El historiador y ensayista presenta El invierno del Rey Mendigo, una brillante novela histórica y bien documentada
Conocemos bien al Alejandro Rodríguez de la Peña historiador y ensayista, autor de penetrantes reflexiones sobre la crueldad, la compasión o la Europa de Dante. Pero en un sorprendente cambio de tercio, se nos presenta ahora en una nueva faceta, la de novelista. Su novela 1077. El invierno del Rey Mendigo es una brillante novela histórica, muy bien documentada, por supuesto, pero que funciona a las mil maravillas como novela, con personajes, ambientes, tramas y diálogos muy bien construidos y que logran sumergirte en los avatares de una época apasionante y convulsa. Hablamos con él sobre esta conseguida novela.

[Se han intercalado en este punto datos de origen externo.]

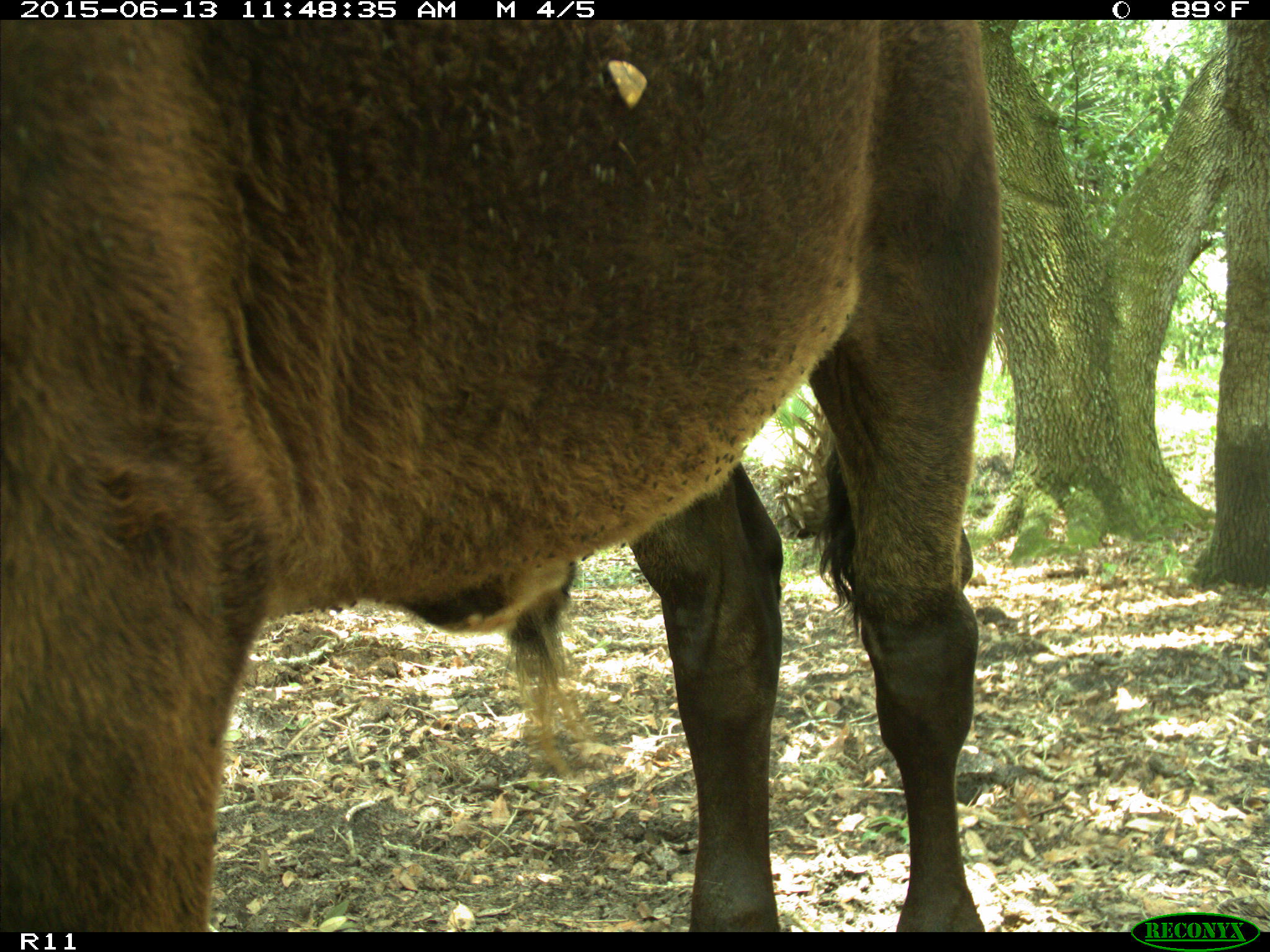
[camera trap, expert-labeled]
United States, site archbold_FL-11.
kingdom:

— Con tu novela, que narra lo que sucede en un año clave, 1077, consigues realmente transportarnos a aquella época, algo que hubiera sido imposible sin tantos años dedicado al estudio de esos siglos. ¿Cómo se te ocurrió dar el salto del estudio a la novela?

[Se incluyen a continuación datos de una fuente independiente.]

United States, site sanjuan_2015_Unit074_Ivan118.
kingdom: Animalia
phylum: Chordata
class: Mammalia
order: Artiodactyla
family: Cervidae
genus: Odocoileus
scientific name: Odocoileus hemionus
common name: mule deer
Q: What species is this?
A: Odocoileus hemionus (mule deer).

— Desde niño fue la novela la que me llevó al estudio de la historia. Yo quedé fascinado por Tolkien y su Señor de los Anillos, donde construye una historia como marco para su narrativa. Mi ilusión de niño era también narrar una historia y la he podido hacer realidad ahora, con esta novela. Casi se puede decir que los más de cuarenta años estudiando historia han sido una preparación para ser novelista.
— La novela histórica insufla vida a los hechos históricos, ¿crees que es preferible, para quien quiera comprender lo sucedido durante la Querella de las Investiduras, empezar por una novela como ésta antes que ir a un manual?

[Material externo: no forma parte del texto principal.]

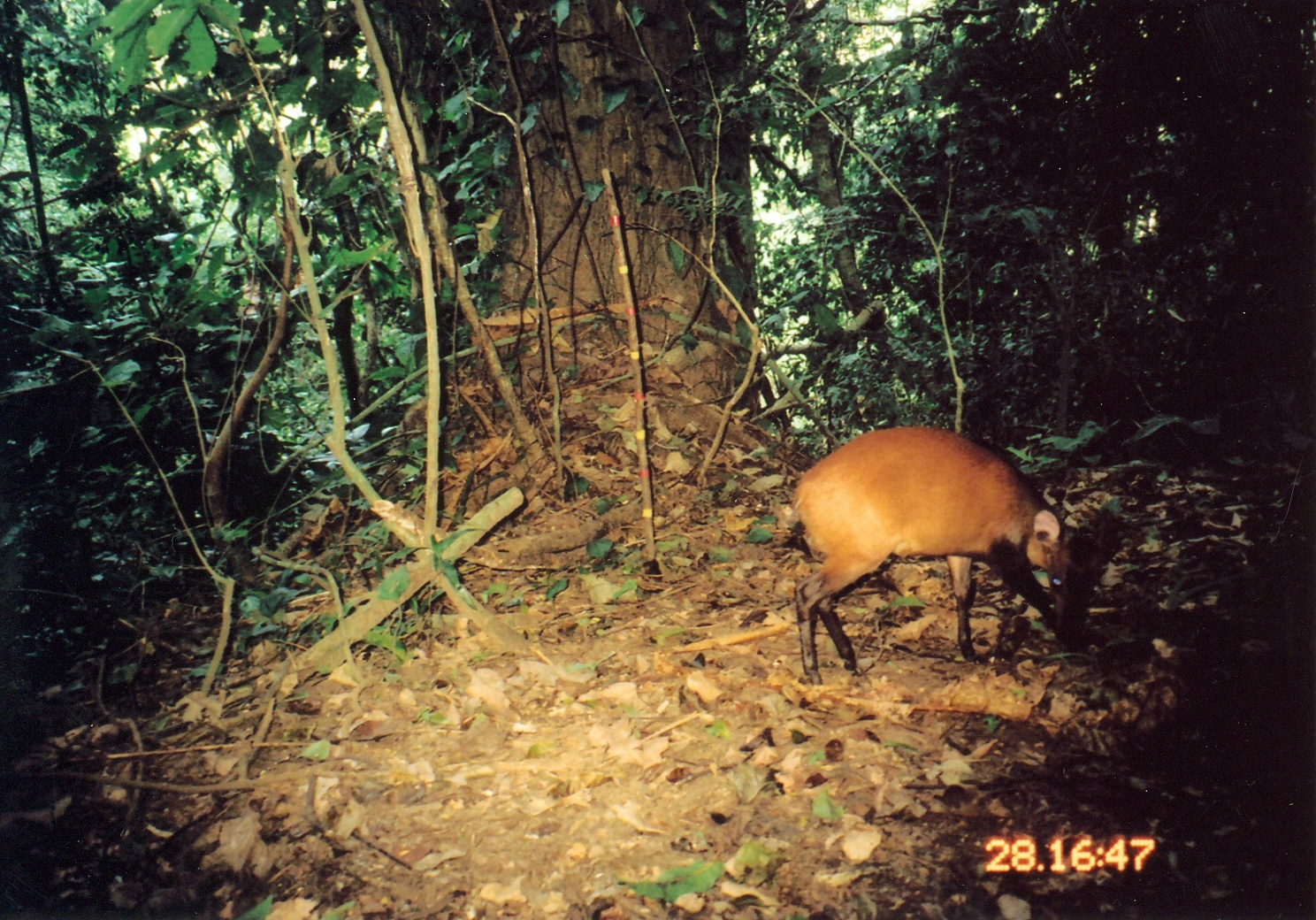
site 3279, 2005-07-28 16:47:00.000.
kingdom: Animalia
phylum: Chordata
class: Mammalia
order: Artiodactyla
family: Bovidae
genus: Cephalophus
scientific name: Cephalophus harveyi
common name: harvey's duiker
Cephalophus harveyi (harvey's duiker), count 1.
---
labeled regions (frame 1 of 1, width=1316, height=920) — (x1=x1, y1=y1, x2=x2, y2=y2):
cephalophus harveyi: (x1=784, y1=421, x2=1126, y2=687)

— Depende de lo que le interese. Si quieren comprender las ideas que marcan la Edad Media, mejor ir a los trabajos académicos, pero si lo que buscan es la Edad Media con carne y huesos, la vida real, en la novela creo que está muy bien reflejada.
— ¿Dónde acaba lo documentado y dónde empieza la ficción?
— Estamos ante una novela, que es sobre todo entretenimiento, y no he pretendido demostrar nada ni formular ninguna hipótesis histórica. La regla que me he impuesto es que a mí me divierta, y al escribirla me divertí enormemente y además descubrí muchas cosas sorprendentes, novelescas, que eran totalmente ciertas. Hay libertades, por supuesto, pero ningún acontecimiento de la más mínima relevancia me lo he inventado. En numerosas ocasiones los acontecimientos son de lo más increíble, tanto que estoy seguro de que el lector va a decirse: «Esto se lo tiene que haber inventado». Pues no, es real. Eso sí, en todo aquello de lo cual no hay documentación he rellenado huecos tirando de imaginación y he buscado, de entre las posibles opciones, la que fuera más novelesca. Pero insisto, todo acontecimiento mínimamente relevante es histórico y además apoyado en fuentes.
— Hay un recurso en el que sí aparece tu faceta de historiador: la reproducción de fragmentos de crónicas de la época al inicio de los capítulos. ¿Qué buscabas al introducir esos textos medievales?
— Se trata de una técnica narrativa, que no es original mía, que sirve para presentar la idea del capítulo y que utilizo también para darle personalidad a los diferentes capítulos.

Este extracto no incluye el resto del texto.